A former journalism colleague of mine has posed a theory that I found interesting.
He said that the United States is now more than $23 trillion in debt, about $17 trillion of that technically owned by the citizenry and another $6 trillion “borrowed” from the Social Security Trust Fund.
More coming up because of unemployment payments and business loans.
As the personal finance website The Balance points out “It’s unlikely America will ever pay off its national debt. It doesn’t need to while creditors remain confident they will be repaid. Most creditors don’t worry until the sovereign debt is more than 77% of GDP, according to the World Bank.”
So my ex-colleague posits that at some point our money system really faces collapse because payoff on the debt becomes impossible.
He’s into crypto-currencies like Bitcoin, which I consider to be an impossible option in the real word, but it does raise some questions about our personal indebtedness and creditors who may become not confident that they will be repaid.
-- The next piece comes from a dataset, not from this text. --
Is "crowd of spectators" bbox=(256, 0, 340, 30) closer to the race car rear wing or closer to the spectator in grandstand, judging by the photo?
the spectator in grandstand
About 190 million of us have at least one credit card carrying an average of $8,800 in debt. So as individuals, not as a government, we’re about $1.7 or $1.8 trillion in debt we hope we can slowly repay with interest.
I was reading an ad for a local financial consulting firm that promises you can be taught how to generate income that will free you from your debt and even from the necessity of continuing to work. I was thinking “yes, that might be possible if I started a for-a-fee financial consulting firm.”
Debt seems to be an American birthright. Especially now in a low interest environment. But NerdWallet warns that if your debt exceeds 40 percent of your after-tax income, you’re headed for big trouble.
Washington Post columnist Michelle Singletary says “When deciding to buy on credit, repeat to yourself, ‘Is this a need or a want?’ It’s a question that will give pause before a purchase and slow down spending.
“And when you’re thinking about getting a loan, live by the mantra, ‘Cash is better than credit.’”
Let’s talk that bad word default.
The Consumer Federation of America released a study reporting that $137 billion in federal student loans is in default, up 14 percent from 2015.
If the U.S. were similarly to default, it would essentially stop paying the money it owes Treasury bond holders. The likelihood is that markets around the world would plunge and global interest rates would rise. Taxes would have to be jacked up at a time of a huge recession. Goldman Sachs estimates that $175 billion would immediately be withdrawn from the US economy.
Think of today’s debt situation this way:
If the total U.S. debt were a stack of $1,000 bills, it would be more than 1400 miles high. In just $1 bills, it would extend past the moon.